Historia
Ruta de Orwell

Sorprendente hallazgo arqueológico en Zaragoza: el incendio de Leciñena saca a la luz una desconocida zona defensiva con trincheras de la Guerra Civil

  • Naiara Philpotts
  • Editora formada en la Universidad de Buenos Aires, con posgrado en lectura crítica. Escribo sobre ciencia, tecnología y actualidad. Soy escritora de novelas y gran aficionada a la ciencia ficción.

El incendio que ha arrasado el monte de Leciñena, en la comarca de Los Monegros en Zaragoza, ha dejado al descubierto una página oculta de su historia que se relaciona con la mítica ruta de Orwell. Entre la ceniza han aparecido los restos de una zona defensiva de la Guerra Civil que permanecía casi invisible.

El hallazgo arqueológico se concentra en la partida de Los Monchos, muy próxima al punto donde se originó el grave fuego. Allí se conservan al menos 500 metros de trinchera, una docena de pozos de tirador, zonas de abrigo, cuevas y estructuras defensivas.

El coscojo, el pino joven y el monte bajo habían mantenido escondidas estas fortificaciones durante décadas. El fuego las ha dejado a la vista sobre un paisaje arrasado, con el suelo cubierto de ceniza y los árboles calcinados.

¿Qué zona defensiva de la Guerra Civil ha revelado el incendio de Leciñena?

> **Instrucciones**:
Según el artículo sobre el incendio de Leciñena, ¿cuántos metros de trinchera se conservan como mínimo en la partida de Los Monchos? El listado es un material aparte, sin relación con el artículo.

> **Extracto de datos**:
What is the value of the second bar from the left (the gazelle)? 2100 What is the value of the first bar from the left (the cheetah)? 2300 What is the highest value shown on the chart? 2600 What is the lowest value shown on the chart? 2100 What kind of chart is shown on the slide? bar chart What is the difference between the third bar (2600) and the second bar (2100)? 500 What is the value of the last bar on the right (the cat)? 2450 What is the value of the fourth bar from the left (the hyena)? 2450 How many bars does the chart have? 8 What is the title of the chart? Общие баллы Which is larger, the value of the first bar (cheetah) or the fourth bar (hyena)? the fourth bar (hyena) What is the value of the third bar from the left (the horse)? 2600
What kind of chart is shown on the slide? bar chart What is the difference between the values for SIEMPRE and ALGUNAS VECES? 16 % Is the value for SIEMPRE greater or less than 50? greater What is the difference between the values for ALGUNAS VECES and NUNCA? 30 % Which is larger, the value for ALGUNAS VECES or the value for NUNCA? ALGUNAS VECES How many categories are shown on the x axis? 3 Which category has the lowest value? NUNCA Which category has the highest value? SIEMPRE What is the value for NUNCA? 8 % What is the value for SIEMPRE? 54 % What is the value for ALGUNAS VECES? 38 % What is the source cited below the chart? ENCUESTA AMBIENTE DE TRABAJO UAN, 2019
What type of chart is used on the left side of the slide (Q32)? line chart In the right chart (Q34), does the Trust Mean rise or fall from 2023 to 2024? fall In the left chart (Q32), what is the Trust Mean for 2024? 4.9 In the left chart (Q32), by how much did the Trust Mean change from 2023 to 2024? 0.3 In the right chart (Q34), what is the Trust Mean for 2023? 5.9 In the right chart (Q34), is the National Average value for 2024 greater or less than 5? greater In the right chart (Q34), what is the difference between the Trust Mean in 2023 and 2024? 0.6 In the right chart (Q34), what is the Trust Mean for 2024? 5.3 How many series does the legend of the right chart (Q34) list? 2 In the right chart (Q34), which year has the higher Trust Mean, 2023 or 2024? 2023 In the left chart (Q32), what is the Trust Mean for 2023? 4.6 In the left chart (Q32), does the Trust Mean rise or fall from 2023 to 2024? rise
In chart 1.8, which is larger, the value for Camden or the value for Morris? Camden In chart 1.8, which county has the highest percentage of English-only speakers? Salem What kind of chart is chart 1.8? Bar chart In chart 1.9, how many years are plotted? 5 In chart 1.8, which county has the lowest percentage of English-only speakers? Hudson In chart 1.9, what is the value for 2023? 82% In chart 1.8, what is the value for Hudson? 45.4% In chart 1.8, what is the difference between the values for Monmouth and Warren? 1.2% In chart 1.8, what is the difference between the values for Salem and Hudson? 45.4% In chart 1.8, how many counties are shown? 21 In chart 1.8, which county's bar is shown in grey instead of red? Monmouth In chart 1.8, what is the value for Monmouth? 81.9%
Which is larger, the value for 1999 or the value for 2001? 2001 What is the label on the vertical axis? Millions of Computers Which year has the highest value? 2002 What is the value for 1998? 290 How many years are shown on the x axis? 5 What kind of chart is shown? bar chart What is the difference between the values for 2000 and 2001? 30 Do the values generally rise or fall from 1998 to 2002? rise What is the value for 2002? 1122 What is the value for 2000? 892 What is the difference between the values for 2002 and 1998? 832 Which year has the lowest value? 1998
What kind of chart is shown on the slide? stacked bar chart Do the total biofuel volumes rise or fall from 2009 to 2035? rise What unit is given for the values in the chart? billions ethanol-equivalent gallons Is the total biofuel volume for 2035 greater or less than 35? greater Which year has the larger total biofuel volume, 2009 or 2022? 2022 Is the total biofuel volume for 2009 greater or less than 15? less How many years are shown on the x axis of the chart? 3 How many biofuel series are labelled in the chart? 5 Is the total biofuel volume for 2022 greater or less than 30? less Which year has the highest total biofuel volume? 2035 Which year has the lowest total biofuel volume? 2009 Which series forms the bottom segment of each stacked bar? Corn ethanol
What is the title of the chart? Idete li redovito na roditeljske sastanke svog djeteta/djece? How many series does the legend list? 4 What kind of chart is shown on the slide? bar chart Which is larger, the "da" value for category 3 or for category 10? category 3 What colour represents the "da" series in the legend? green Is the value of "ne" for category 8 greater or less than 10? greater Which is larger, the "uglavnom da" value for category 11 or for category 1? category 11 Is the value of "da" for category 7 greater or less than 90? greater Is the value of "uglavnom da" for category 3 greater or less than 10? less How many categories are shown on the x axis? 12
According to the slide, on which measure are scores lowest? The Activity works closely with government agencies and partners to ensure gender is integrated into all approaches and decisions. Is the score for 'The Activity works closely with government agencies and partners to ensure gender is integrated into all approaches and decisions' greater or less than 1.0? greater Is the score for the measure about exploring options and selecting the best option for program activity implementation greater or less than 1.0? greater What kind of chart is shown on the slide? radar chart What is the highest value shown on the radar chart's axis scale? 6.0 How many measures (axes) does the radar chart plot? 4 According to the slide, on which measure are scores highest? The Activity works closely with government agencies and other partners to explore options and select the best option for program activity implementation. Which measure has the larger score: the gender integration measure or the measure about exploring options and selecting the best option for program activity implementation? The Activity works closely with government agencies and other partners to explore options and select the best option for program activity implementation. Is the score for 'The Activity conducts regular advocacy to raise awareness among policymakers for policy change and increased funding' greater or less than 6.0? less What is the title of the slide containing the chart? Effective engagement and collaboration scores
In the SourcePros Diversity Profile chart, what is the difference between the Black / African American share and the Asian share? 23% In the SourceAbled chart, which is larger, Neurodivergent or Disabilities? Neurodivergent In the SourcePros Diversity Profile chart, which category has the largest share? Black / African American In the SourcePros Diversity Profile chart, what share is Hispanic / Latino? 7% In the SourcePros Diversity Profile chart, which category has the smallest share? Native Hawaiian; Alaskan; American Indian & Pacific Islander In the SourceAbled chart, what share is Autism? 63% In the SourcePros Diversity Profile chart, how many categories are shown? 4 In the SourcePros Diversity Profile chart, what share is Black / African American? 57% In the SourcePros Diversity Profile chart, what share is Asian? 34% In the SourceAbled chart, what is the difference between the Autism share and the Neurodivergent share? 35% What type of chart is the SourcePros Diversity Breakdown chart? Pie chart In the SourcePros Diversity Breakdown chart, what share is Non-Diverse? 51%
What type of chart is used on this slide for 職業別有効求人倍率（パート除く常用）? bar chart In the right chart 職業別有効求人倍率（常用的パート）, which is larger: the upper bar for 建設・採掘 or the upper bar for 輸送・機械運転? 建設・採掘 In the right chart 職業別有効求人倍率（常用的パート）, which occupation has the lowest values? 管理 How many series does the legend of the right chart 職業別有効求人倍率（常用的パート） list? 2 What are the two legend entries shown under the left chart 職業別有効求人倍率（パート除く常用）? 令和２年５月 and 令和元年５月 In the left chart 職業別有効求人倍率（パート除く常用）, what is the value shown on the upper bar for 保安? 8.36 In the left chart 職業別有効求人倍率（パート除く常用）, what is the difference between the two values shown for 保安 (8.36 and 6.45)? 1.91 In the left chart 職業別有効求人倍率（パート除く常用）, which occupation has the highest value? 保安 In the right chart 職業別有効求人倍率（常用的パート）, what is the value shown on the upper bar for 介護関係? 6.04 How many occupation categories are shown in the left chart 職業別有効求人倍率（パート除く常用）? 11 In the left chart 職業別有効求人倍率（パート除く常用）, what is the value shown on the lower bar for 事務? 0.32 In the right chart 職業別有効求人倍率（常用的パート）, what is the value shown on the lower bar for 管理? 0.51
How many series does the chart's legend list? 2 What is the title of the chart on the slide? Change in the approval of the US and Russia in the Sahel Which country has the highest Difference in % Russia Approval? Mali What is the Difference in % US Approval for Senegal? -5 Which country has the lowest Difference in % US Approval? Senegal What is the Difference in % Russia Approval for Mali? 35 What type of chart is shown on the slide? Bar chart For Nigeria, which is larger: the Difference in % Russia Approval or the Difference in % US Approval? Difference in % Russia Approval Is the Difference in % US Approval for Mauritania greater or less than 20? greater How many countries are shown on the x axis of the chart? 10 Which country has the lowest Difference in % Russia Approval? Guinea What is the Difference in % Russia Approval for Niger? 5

> **Respuesta del ejercicio**:
Al menos 500 metros.